### ACTIVITY
All of the data below is to be repeated exactly, except for the pictures.
Segment Open
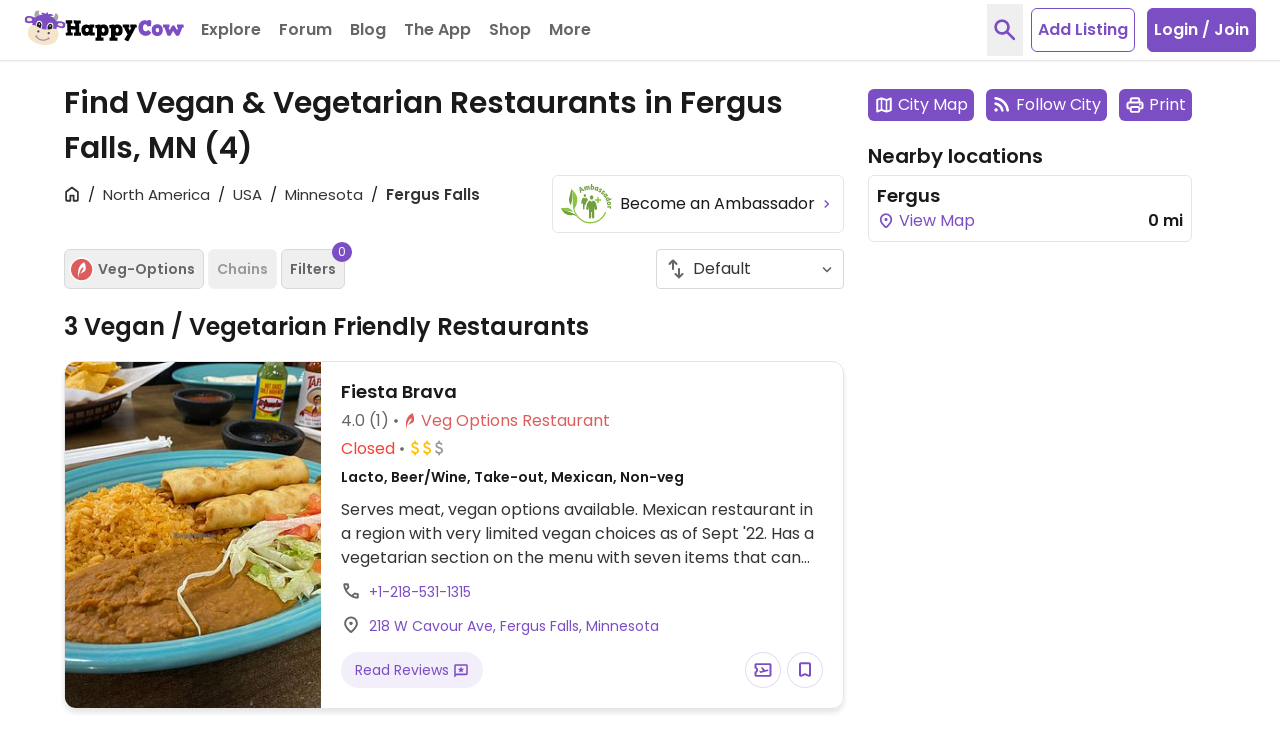

--- FILE ---
content_type: image/svg+xml
request_url: https://www.happycow.net/img/category-logo/category-logo-other.svg
body_size: -94
content:
<svg width="24" height="24" viewBox="0 0 24 24" fill="none" xmlns="http://www.w3.org/2000/svg">
<path fill-rule="evenodd" clip-rule="evenodd" d="M3.14297 6.75077C2.79437 12.7067 8.12487 13.2726 8.12487 13.2726C8.91484 6.43272 3.14297 6.75077 3.14297 6.75077Z" fill="#3F74BA"/>
<path fill-rule="evenodd" clip-rule="evenodd" d="M20.7393 14.6522H17.8012V11.697H15.8429V14.6522H12.9077V16.6221H15.8429V19.5772H17.8012V16.6221H20.7393V14.6522Z" fill="#3F74BA"/>
<path fill-rule="evenodd" clip-rule="evenodd" d="M10.5298 20.6691C10.5298 20.6691 4.5905 4.07703 20.8734 3.33081C20.8734 3.33081 20.9937 10.9017 12.5533 9.35706C12.5533 9.35706 9.82317 11.3117 10.5298 20.6691Z" fill="#3F74BA"/>
</svg>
Segment Closed
### TASK ANSWER
--- FILE ---
content_type: image/svg+xml
request_url: https://www.happycow.net/img/category-logo/category-logo-other.svg
body_size: -94
content:
<svg width="24" height="24" viewBox="0 0 24 24" fill="none" xmlns="http://www.w3.org/2000/svg">
<path fill-rule="evenodd" clip-rule="evenodd" d="M3.14297 6.75077C2.79437 12.7067 8.12487 13.2726 8.12487 13.2726C8.91484 6.43272 3.14297 6.75077 3.14297 6.75077Z" fill="#3F74BA"/>
<path fill-rule="evenodd" clip-rule="evenodd" d="M20.7393 14.6522H17.8012V11.697H15.8429V14.6522H12.9077V16.6221H15.8429V19.5772H17.8012V16.6221H20.7393V14.6522Z" fill="#3F74BA"/>
<path fill-rule="evenodd" clip-rule="evenodd" d="M10.5298 20.6691C10.5298 20.6691 4.5905 4.07703 20.8734 3.33081C20.8734 3.33081 20.9937 10.9017 12.5533 9.35706C12.5533 9.35706 9.82317 11.3117 10.5298 20.6691Z" fill="#3F74BA"/>
</svg>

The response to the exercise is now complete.